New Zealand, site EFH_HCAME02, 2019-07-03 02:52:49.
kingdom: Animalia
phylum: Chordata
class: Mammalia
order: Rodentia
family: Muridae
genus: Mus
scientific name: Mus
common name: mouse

============

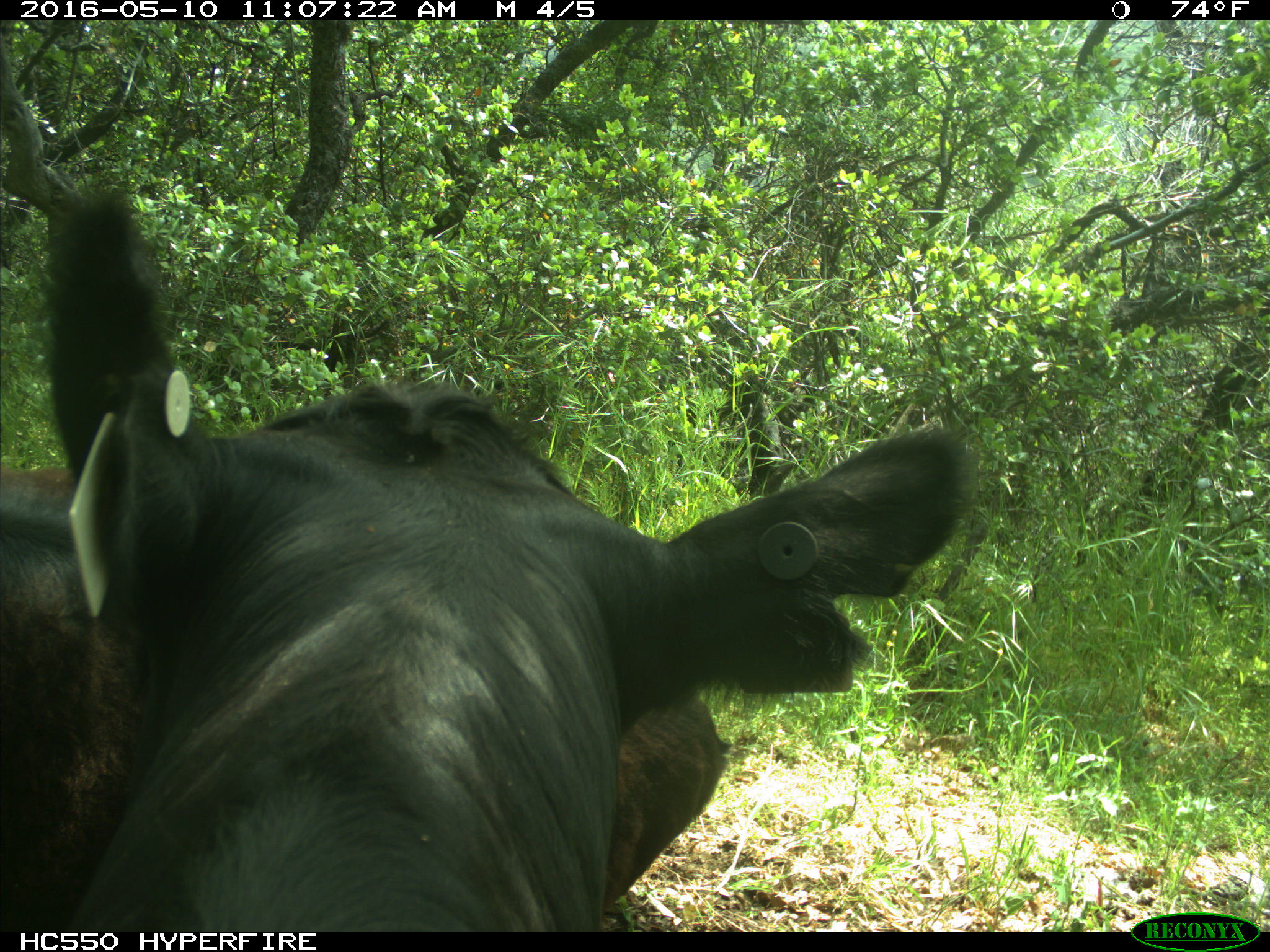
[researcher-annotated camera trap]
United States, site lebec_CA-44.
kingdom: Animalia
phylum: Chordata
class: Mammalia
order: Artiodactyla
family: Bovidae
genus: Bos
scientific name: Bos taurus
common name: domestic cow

============

Problem statement ▸
Would you please repeat exactly the lines above, starting at the line with "New Zealand, site" and stopping at the line with "common name: mouse", both included?

Task output ▸
New Zealand, site EFH_HCAME02, 2019-07-03 02:52:49.
kingdom: Animalia
phylum: Chordata
class: Mammalia
order: Rodentia
family: Muridae
genus: Mus
scientific name: Mus
common name: mouse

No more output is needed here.